## What the task requires
Copy every line of the listing below word for word, leaving out the pictures.

## Records from a collection
+++++
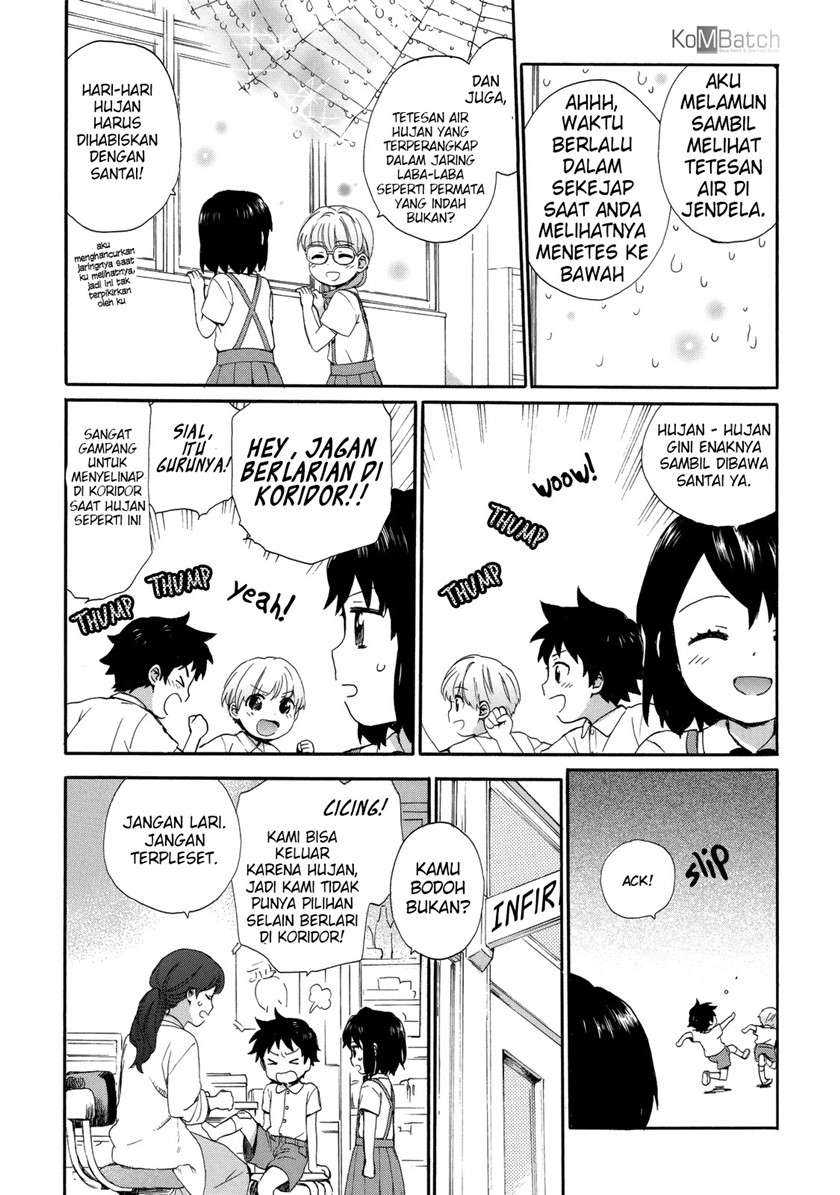 Roujoteki Shoujo Hinata-chan Chapter 24 - halaman 7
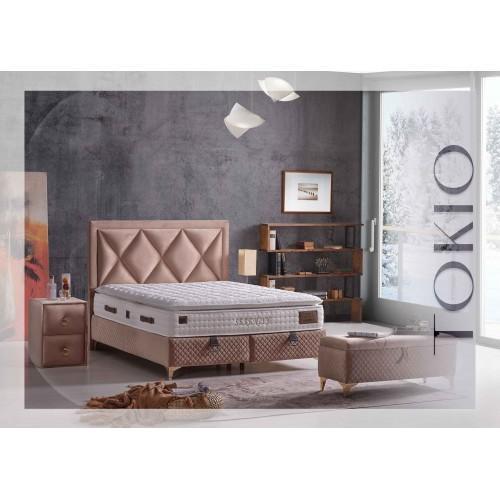 Opberg Boxspring Tokio, Huis en Inrichting, Slaapkamer | Boxsprings, Nieuw, Eenpersoons, Ophalen of Verzenden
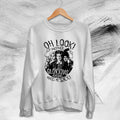 Sanderson Sisters Halloween Oh Look Hocus Pocus Vintage Halloween Unisex Sweatshirt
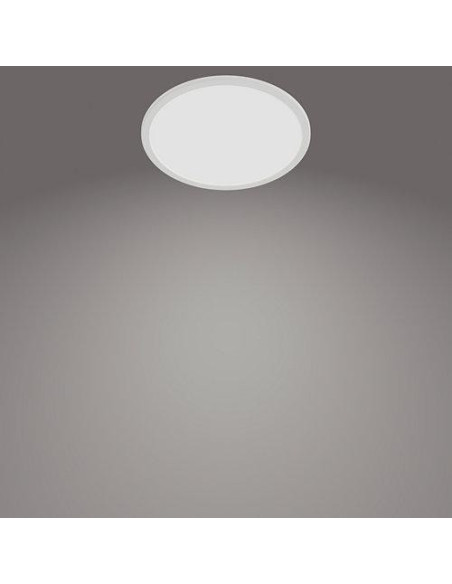 Plafoniera LED Philips Superslim CL550, 3 trepte de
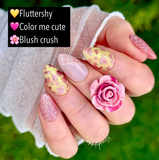 Fluttershy Nail Dip Powder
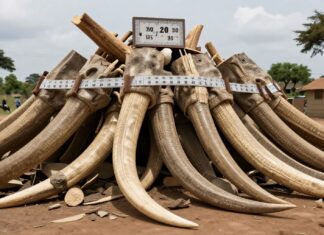 Aumenta a 20 toneladas el decomiso de marfil en África este año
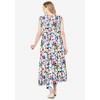 Woman Within Women's Plus Size Pintucked Sleeveless Dress - 3 of 4
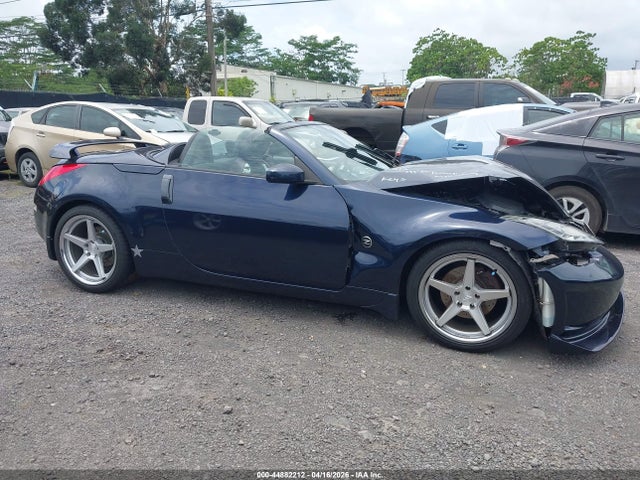 2007 Nissan 350z Touring მანქანა იყიდება აუქციონზე, vin: JN1BZ36A87M653116, აუქციონის ნომერი: 44882212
+++++
## Written reply
 Roujoteki Shoujo Hinata-chan Chapter 24 - halaman 7
 Opberg Boxspring Tokio, Huis en Inrichting, Slaapkamer | Boxsprings, Nieuw, Eenpersoons, Ophalen of Verzenden
 Sanderson Sisters Halloween Oh Look Hocus Pocus Vintage Halloween Unisex Sweatshirt
 Plafoniera LED Philips Superslim CL550, 3 trepte de
 Fluttershy Nail Dip Powder
 Aumenta a 20 toneladas el decomiso de marfil en África este año
 Woman Within Women's Plus Size Pintucked Sleeveless Dress - 3 of 4
 2007 Nissan 350z Touring მანქანა იყიდება აუქციონზე, vin: JN1BZ36A87M653116, აუქციონის ნომერი: 44882212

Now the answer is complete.